No state help for schools hit by surge of absenteeism

Some school leaders worry that last month’s surge in COVID-19 infections that prompted numerous student absences will cost districts millions of dollars in state funding, with no plans for relief. In January schools saw huge increases in the number of absent students and staff, many who were sick with COVID or in quarantine because they had been exposed to somebody with COVID. Several districts said 20 percent or more of their students were absent on any given day. Yet, despite significant staffing shortages, schools in San Diego County overwhelmingly managed to avoid closures.

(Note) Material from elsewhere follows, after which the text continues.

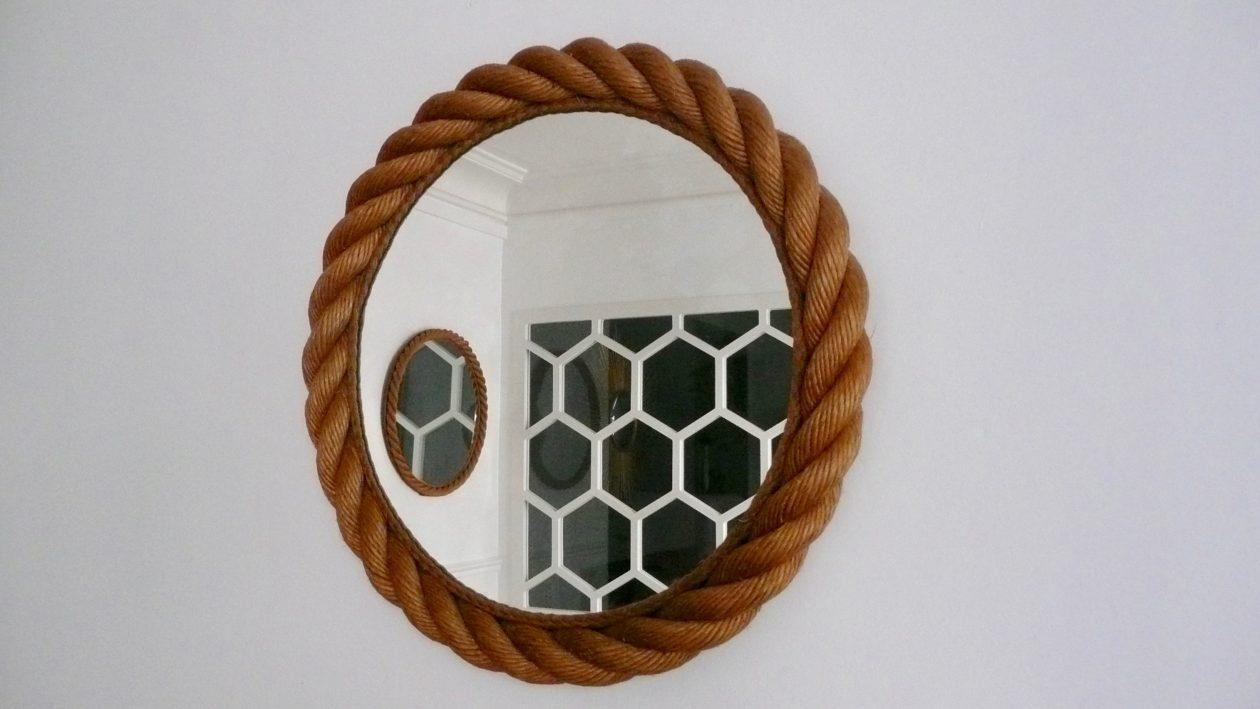 Miroir rond en corde, vers 1950. Rope mirror, circa 1950.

That may cost them. Because state school funding is distributed through a formula that is based on student attendance, schools are expecting significant financial losses from January. According to state rules, the only way schools could recoup funding lost due to last month’s absences was if they had required the absent students to complete independent study work at home. Some school leaders are not happy about it.

David Feliciano, superintendent of La Mesa-Spring Valley School District, which has about 11,000 students, said it seems counter to common sense. “The messaging is crazy, because we’re out here saying that COVID is a serious thing … but, oh, hey, if your kid’s sick with COVID, here’s all your schoolwork to do at home,” he said. “We never give sick kids homework, because they’re sick.”

Before COVID, La Mesa-Spring Valley’s average student attendance rate was about 96 percent. During COVID it dropped to about 90 percent. Then in January, it fell to 81 percent, and some days it hit 78 percent, Feliciano said. The increased absences in January will cost La Mesa-Spring Valley about $1.2 million, he said; for the year it could lose $6.7 million due to attendance.

“That’s terrifying. That would be something that would take us years and years to recover from, if the state didn’t find a way to make up that difference,” Feliciano said.